■ **WHAT IS REQUIRED**: Please restate the records below verbatim, omitting every image they hold.

■ **DATA FOR THIS EXERCISE**:
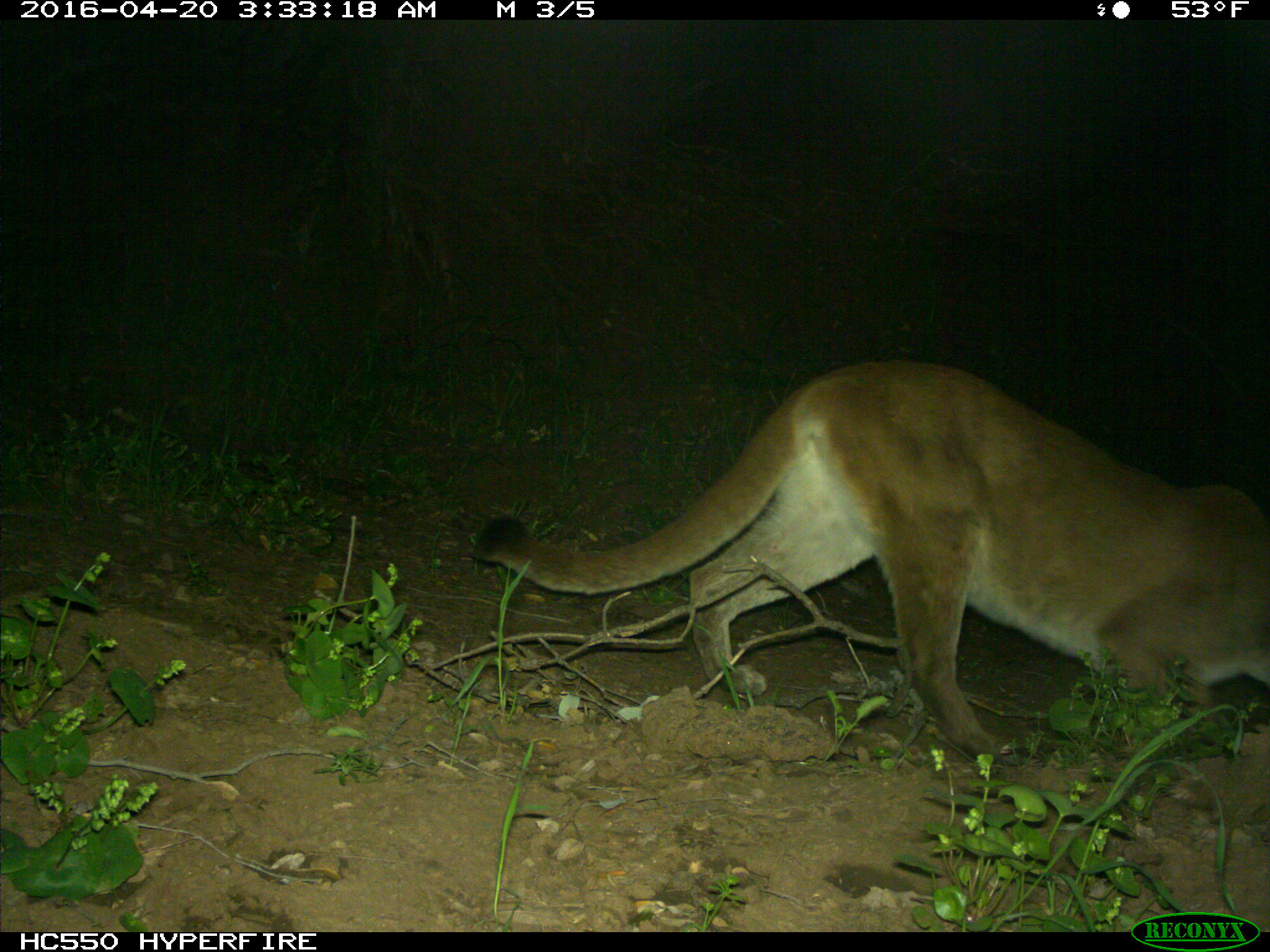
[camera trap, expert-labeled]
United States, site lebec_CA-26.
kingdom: Animalia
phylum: Chordata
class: Mammalia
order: Carnivora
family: Felidae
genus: Puma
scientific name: Puma concolor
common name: mountain lion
Puma concolor (mountain lion).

■ **PROBLEM SOLUTION**:
[camera trap, expert-labeled]
United States, site lebec_CA-26.
kingdom: Animalia
phylum: Chordata
class: Mammalia
order: Carnivora
family: Felidae
genus: Puma
scientific name: Puma concolor
common name: mountain lion
Puma concolor (mountain lion).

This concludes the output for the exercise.